Partiendo de estos escasos datos probatorios hemos de reiterar es obligación de ambos progenitores contribuir al sostenimiento de sus hijos, y en este caso, la pensión establecida se considera de mera subsistencia (en las más recientes Sentencias esta Sala estima como mínimo vital una cantidad que oscila entre 150 y 180 euros), por lo que atendiendo al prevalente interés del hijo, no se estima procedente la reducción de la cuantía de la pensión alimenticia. La cuantía fijada en concepto de alimentos para el hijo en la sentencia constituye un mínimo vital sin que pueda hacerse recaer toda la obligación de prestarlos sobre la madre, cuyos ingresos son igualmente muy limitados casi equiparables o inclusos inferiores a los del padre. La asistencia debida a los hijos dimana de la patria potestad, generadora de derechos y obligaciones paterno-filiales, y entre ellos, la obligación de alimentos de los progenitores, garantizándoles el mínimo vital, debiendo recordarse que, como ha declarado el Tribunal Supremo en Sentencia de 8 de noviembre de 2012 , con cita de la STS de 5 de octubre de 1993 , hay obligación de pago de alimentos aunque se carezca de recursos. Las alegaciones del recurso no desvirtúan la valoración que se hace en la sentencia, ya que el recurrente no carece de recursos, y aún siendo de escasa cuantía no le exime de las obligaciones inherentes a la patria potestad.
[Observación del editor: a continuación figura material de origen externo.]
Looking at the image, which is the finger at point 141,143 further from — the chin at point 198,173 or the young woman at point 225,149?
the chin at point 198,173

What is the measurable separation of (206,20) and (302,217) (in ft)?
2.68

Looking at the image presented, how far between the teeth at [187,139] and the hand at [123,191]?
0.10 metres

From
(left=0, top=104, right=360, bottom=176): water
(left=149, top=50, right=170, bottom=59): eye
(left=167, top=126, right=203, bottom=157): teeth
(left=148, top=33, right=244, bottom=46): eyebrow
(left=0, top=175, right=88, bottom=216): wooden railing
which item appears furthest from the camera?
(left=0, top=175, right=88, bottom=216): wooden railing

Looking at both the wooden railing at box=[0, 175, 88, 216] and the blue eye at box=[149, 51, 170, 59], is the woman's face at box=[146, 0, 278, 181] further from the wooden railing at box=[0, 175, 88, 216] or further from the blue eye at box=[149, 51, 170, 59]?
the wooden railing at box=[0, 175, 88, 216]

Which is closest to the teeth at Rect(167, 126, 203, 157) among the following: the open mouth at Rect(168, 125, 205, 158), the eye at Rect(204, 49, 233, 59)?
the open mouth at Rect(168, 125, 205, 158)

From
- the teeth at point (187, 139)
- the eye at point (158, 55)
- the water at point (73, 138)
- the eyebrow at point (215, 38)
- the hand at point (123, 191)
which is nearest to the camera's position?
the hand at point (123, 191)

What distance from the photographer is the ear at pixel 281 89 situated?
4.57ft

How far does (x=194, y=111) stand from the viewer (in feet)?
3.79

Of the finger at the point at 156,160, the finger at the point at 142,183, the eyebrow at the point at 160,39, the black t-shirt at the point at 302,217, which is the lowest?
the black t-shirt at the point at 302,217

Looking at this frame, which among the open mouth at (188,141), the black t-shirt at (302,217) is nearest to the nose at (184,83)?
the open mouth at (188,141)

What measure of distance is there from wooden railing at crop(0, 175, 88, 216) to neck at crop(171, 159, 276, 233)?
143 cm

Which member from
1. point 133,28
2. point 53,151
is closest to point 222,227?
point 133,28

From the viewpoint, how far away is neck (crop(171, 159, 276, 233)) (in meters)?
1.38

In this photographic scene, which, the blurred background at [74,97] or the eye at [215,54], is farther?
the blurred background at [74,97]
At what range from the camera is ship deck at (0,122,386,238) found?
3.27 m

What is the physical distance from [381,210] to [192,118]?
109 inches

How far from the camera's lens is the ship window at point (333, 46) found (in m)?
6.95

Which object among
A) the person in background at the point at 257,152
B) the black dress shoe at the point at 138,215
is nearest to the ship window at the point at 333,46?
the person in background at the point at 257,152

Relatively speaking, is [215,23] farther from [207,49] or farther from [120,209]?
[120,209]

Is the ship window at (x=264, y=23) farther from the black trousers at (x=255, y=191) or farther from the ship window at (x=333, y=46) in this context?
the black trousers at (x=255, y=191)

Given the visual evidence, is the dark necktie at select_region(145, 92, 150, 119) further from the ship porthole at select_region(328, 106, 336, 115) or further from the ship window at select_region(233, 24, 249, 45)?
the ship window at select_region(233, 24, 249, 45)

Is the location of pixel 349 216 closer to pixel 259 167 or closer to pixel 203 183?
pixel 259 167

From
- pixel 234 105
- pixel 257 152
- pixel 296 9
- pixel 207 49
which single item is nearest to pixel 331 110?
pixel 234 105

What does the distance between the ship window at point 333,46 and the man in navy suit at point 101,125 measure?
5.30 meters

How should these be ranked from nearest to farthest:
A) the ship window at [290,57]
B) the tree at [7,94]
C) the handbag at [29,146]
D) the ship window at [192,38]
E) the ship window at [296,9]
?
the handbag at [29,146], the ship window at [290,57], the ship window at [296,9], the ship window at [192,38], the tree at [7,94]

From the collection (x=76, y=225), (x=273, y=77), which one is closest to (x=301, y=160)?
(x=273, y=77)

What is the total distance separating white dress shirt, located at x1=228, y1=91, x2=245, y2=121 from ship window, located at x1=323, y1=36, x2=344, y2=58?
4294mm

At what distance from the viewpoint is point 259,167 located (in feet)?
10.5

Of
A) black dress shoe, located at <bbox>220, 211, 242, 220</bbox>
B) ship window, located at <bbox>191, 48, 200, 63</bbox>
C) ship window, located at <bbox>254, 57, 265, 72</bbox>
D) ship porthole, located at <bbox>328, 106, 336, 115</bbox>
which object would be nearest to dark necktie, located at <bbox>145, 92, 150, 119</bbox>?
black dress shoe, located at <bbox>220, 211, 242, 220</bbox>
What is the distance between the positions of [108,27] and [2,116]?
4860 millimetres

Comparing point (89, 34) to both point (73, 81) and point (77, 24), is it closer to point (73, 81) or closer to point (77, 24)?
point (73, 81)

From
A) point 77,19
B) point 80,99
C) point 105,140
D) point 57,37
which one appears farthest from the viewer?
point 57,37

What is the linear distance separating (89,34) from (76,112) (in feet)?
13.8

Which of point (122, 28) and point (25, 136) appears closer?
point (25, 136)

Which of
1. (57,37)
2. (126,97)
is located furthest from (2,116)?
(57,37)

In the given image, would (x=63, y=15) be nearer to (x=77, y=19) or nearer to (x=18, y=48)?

Por todo ello, atendiendo a la obligación del progenitor no custodio de alimentar a sus hijos, y teniendo en cuenta que la cuantía fijada se considera mínimo vital de subsistencia, esto es, aquel importe mínimo que deberá abonarse en concepto de pensión alimenticia a favor del menor a pesar de que se encuentre es situación de incapacidad temporal y con los escasos ingresos que afirma procedente de la prestación por incapacidad, , procede confirmar la sentencia en cuanto a cuantía establecida, la cual es ajustada a derecho y proporcional al caudal de ambos progenitores sin que proceda su reducción ni suspensión, al considerarse como una pensión de mera subsistencia , tal y como se declara en la sentencia apelada desestimándose el recuso deducido.
CUARTO.- De conformidad con lo previsto en los artículos 394 y 398, ambos de la Ley 1/2000, de 7 de enero, de Enjuiciamiento Civil , procederá imponer las costas procesales devengadas en esta alzada a la parte apelante.
Vistos los preceptos legales citados y demás de general y pertinente aplicación al caso,
Fallo
Que desestimando el recurso de apelación interpuesto por don Elias representado en esta alzada por la Procuradora de los Tribunales, Doña Elsa Berros Medina contra la sentencia de nueve de marzo de dos mil quince, dictada por el Juzgado de Primera Instancia número Dos Torremolinos en autos de juicio verbal especial número 448 de 2014, confirmamos íntegramente la misma y debemos acordar y acordamos imponer las costas procesales causadas en esta alzada a la parte apelante.
Notifíquese la presente resolución a las partes personadas, devolviéndose seguidamente las actuaciones originales, con certificación de esta sentencia, al Juzgado de Primera Instancia de donde dimanan, a fin de que proceda llevar a cabo su cumplimiento y, en su caso, ejecución.
Así por esta nuestra sentencia, definitivamente juzgando, lo pronunciamos, mandamos y firmamos.